> **PROMPT A**
Count the lines in the records below that contain the string "appears", treating uppercase and lowercase as different, and give only that number.

Archives for July 2012

Concealing Baby Swallow

The concealing baby swallow is a bullish trend-reversal signal and it is a very rare yet very reliable signal. The first two days of the concealing baby swallow, which are two black marubozus, demonstrate the continuation of a downtrend. On the third day the inverted hammer illustrates that the downtrend is losing steam. Notice the buying strength that is demonstrated as it gaps down on the open and then trades up into the previous day’s trading range. The last day opens higher and closes below the previous day’s close as it completely engulfs the whole trading range of the previous day. Although trading ends at the trend’s low point, the magnitude of the downtrend deteriorates significantly. Investors should expect buying to show itself at these levels.










Criteria for concealing baby swallow

  • Two large black marubozus make up the beginning of this pattern and there should be no upper or lower shadows
  • The third day is an inverted hammer formation and it gaps down from the previous day’s close
  • The final day completely engulfs the third day (including the shadow)

> **PROMPT B**
Reproduce the stretch of the concealing baby swallow article from "Archives for July" through "at these levels.", keeping every word and punctuation mark unchanged.

Questions about scene geometry:
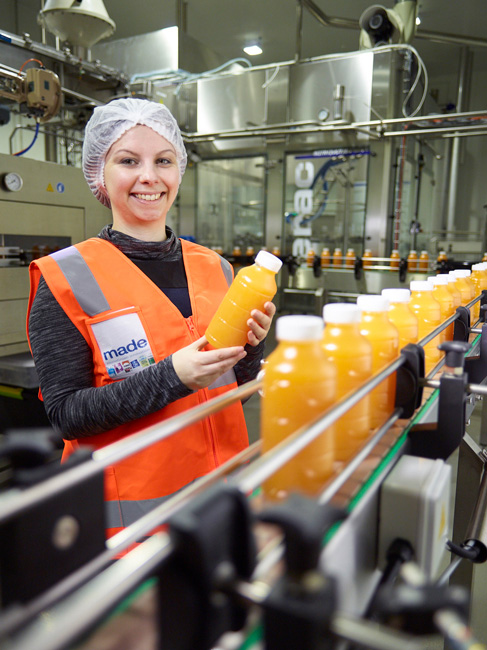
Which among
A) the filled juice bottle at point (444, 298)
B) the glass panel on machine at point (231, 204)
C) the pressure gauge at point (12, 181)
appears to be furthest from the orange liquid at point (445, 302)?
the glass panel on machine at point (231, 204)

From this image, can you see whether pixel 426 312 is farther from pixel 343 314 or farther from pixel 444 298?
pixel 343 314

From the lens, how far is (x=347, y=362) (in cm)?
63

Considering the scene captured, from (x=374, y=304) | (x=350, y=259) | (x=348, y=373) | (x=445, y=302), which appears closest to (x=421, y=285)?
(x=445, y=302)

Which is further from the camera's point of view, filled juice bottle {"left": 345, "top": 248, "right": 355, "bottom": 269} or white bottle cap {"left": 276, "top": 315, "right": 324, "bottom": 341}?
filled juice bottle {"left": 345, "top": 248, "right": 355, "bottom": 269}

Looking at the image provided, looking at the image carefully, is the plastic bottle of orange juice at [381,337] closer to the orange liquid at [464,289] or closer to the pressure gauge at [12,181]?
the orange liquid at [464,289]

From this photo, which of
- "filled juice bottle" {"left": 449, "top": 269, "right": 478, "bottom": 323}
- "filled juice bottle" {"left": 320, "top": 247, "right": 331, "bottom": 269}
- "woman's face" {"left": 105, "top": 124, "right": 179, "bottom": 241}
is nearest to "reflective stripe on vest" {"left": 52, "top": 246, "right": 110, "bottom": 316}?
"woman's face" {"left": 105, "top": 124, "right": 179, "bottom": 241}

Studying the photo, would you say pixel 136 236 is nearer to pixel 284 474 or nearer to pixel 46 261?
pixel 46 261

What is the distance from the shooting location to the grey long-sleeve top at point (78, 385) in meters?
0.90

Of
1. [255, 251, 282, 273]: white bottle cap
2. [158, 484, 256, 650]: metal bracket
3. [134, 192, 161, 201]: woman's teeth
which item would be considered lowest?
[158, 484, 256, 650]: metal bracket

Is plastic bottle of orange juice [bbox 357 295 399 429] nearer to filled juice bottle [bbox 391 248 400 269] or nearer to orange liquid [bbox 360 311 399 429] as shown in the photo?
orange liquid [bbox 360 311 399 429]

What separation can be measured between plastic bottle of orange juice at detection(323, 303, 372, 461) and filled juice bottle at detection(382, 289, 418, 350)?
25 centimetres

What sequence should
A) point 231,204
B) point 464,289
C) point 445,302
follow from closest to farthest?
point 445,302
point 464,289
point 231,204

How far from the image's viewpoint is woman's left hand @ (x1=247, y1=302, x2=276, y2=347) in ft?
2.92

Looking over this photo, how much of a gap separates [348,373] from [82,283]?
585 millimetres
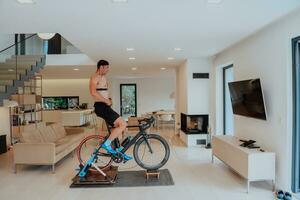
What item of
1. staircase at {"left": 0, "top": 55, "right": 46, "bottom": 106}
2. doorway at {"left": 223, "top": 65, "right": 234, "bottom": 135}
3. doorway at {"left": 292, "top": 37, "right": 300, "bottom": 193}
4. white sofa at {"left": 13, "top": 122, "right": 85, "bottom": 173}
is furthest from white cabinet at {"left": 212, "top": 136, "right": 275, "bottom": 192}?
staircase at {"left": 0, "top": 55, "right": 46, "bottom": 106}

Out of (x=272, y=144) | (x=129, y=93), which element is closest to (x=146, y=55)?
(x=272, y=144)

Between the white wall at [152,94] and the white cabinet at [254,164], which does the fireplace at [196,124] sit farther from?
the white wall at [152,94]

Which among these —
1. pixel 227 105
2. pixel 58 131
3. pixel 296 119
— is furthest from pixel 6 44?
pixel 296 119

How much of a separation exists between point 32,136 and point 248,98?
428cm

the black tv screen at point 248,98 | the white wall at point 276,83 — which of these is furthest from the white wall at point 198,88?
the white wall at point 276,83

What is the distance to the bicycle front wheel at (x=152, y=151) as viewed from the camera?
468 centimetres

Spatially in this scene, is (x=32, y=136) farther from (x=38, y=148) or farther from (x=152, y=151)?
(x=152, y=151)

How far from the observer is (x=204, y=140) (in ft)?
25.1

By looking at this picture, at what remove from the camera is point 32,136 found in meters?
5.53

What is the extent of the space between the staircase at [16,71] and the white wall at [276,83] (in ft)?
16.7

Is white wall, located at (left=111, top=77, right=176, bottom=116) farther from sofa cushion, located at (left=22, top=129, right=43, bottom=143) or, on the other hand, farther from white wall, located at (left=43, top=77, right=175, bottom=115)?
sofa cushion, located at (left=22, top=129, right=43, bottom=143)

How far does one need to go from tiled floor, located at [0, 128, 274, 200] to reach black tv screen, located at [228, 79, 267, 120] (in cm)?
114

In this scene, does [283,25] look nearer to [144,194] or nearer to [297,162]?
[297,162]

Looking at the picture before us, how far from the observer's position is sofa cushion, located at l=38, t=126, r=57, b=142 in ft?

> **WORKED SOLUTION A**
2

> **WORKED SOLUTION B**
Archives for July 2012

Concealing Baby Swallow

The concealing baby swallow is a bullish trend-reversal signal and it is a very rare yet very reliable signal. The first two days of the concealing baby swallow, which are two black marubozus, demonstrate the continuation of a downtrend. On the third day the inverted hammer illustrates that the downtrend is losing steam. Notice the buying strength that is demonstrated as it gaps down on the open and then trades up into the previous day’s trading range. The last day opens higher and closes below the previous day’s close as it completely engulfs the whole trading range of the previous day. Although trading ends at the trend’s low point, the magnitude of the downtrend deteriorates significantly. Investors should expect buying to show itself at these levels.